§ SUPPLIED PASSAGE:
-.-.-

If you don't already know about Carrie's Story, (and its sequel, Safe Word) by Molly Weatherfield, you owe it to yourself to continue reading. The book is a modern classic and Cleis Press is re-releasing it. Here's a good chunk to get you interested:
He
led me down the hall to a very beautiful book-lined study. There was a low fire
burning in the fireplace, and he stood me in front of it. And very efficiently,
neither of us saying a word, he took off my shirt and bra, helped me out of my
jeans and underpants, took off my shoes and socks. He handed me a pair of very
high-heeled shoes and told me to put them on and walk around until I got the
feel of them. They fit pretty well, though I’d never worn anything nearly that
high. Then he put a leather collar around my neck, buckling it in the back. He
guided me by the shoulders, stood me near the fireplace again, and picked up
the remote from a little table. He pressed a button on the remote, and a chain
descended from the ceiling over my head. He put leather cuffs on my wrists and
hooked them to the chain. Then he fiddled with the buttons on the remote again
until the chain retracted back enough to be taut, and I was almost standing on
my toes, hardly using the spike heels at all. Hardly breathing, either.

-.-.-

§ INFORMATION PROVIDED:
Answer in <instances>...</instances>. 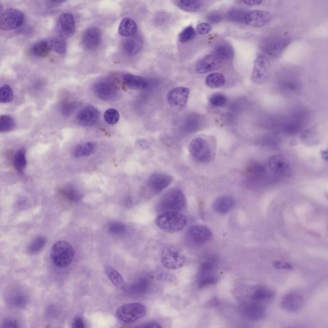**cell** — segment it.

-.-.-

§ TASKS FOR THIS EXERCISE:
1. According to the page about Carrie's Story, which press is re-releasing the book?
2. Pick up the Carrie's Story excerpt right after its last sentence and carry it on.
The lines have nothing to do with the text about Carrie's Story.

§ ANSWERS TO THE EXERCISE:
1. Cleis Press is re-releasing it.

2.
Jonathan
sat down in a nearby armchair, leaned back, and surveyed me placidly. “I was
right,” he said. “You like this. Now answer my questions, and always address me
as Jonathan when you do. And keep looking at me—no turning inward toward your
own fantasy version of what’s happening. No talking out of turn, either. You’re
here to tell me what I want to know. You can ask me questions later.”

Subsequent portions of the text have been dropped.